[ФРАГМЕНТ ТЕКСТА]
:::

22-го мы с мамой должны ехать в Малеевку. Мама разбирается в своих вещах и говорит бабушке:
— Прямо не знаю, что взять в Малеевку! Это платье слишком кричащее…
Машка (перебивает). Мамочка, возьми вот это, черненькое. Оно и не кричит, и не плачет.
И это — совершенно серьезно, без какой-либо попытки шутить, острить, «хохмить».
. . . . .
Показываю ей глобус. Началось с того, что я сказал, что Земля круглая — вот такая, как этот глобус. Показал, где на глобусе Ленинград, где Москва, где Тбилиси. Даже Зеленогорск показал.
— А Комарово где?
— Комарово — вот туточки, чуть-чуть пониже.
Потом она спрашивает:
— А почему называется зимной шар? Он что — только зимой бывает?
. . . . .
Нарядилась, надела на голову картонный зеленый кокошник, из золотой елочной мишуры сделала себе длинную косу, стоит перед зеркалом и любуется.
Я заглянул в комнату:
— Ой, кто это?
Медленно, медленно, поступью павы подходит ко мне. Я говорю:
— Кто это такой?
Как это ни удивительно, она верит, что я не узнал ее. Тихо, совсем тихо говорит:
— Я — принцесса.
Потом опять — к зеркалу.
Появляется мама. Повторяется та же игра:
— Кто это?
— А вы сами угадайте!
— Фея?
— Нет.
— Принцесса?
— Нет.
Я говорю:
— Снегурочка?!!
Радостно прыгает и хохочет. Но когда я вышел, она призналась матери:
— Во-перьвых, и папа не угадал. Я — русалка.
17.1.61.
Вчера вечером «пела». Ни голоса, ни слуха у нее, насколько я понимаю, нет, а все-таки поет.
Между прочим, когда мы пели с ней гамму — до-ре-ми-фа-соль-ля-си-до, — она по ассоциации вспомнила стихи Шарля Кро в переводе Иннокентия Анненского. Стихов не помнит, но смело импровизирует:
Папаша моется у мами
Шипят рога у рамной брами…
(В подлиннике:
Папаша бреется. У мамы
Шипит рагу. От вечной гаммы etc)
Я спрашиваю:
— Как это рога шипят?
— Это блюдо такое — «рога». Его едят.
. . . . .
До сих пор искажает, не может научиться (и не хочет учиться) правильно произносить некоторые слова.
— Папа, давай собирать марточки. Можно, я отклею марточку?
Это она почтовые марки так называет. И упорно держится за этот гибрид (помесь марки и карточки).
. . . . .
Вчера вечером писала письмо дяде Ване Халтурину. Он на днях прислал Машке в подарок составленный им сборник толстовских рассказов.
Еще недавно Машка не понимала и не могла понять, что такое буква, слог, слово. Теперь на каждом шагу:
— Ш-т-ан-ы! Перва буква «ша»? Да? Потом «та», потом «ны»?
. . . . .
Упорно говорит вместо «темно» — «димно». И не может, при всех усилиях, произнести «темно».

:::

[ИСХОДНЫЕ ДАННЫЕ]

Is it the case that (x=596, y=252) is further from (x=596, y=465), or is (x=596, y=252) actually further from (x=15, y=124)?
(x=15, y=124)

:::

[ЗАДАНИЕ A]
Как, согласно фрагменту текста, Машка называет почтовые марки?
[ЗАДАНИЕ B]
Сократи абзац фрагмента текста, начинающийся словами «Показываю ей глобус», и оформи его списком, сохранив основные факты.
[ЗАДАНИЕ C]
Воспроизведи без изменений часть фрагмента текста между словами «Показываю ей глобус.» и «туточки, чуть-чуть пониже.», включая их.

[ПОЛНОЕ РЕШЕНИЕ A]
«Марточки».

[ПОЛНОЕ РЕШЕНИЕ B]
- Ей показывают глобус.
- Объясняют, что Земля круглая, как этот глобус.
- На глобусе показывают Ленинград, Москву, Тбилиси и даже Зеленогорск.

[ПОЛНОЕ РЕШЕНИЕ C]
Показываю ей глобус. Началось с того, что я сказал, что Земля круглая — вот такая, как этот глобус. Показал, где на глобусе Ленинград, где Москва, где Тбилиси. Даже Зеленогорск показал.
— А Комарово где?
— Комарово — вот туточки, чуть-чуть пониже.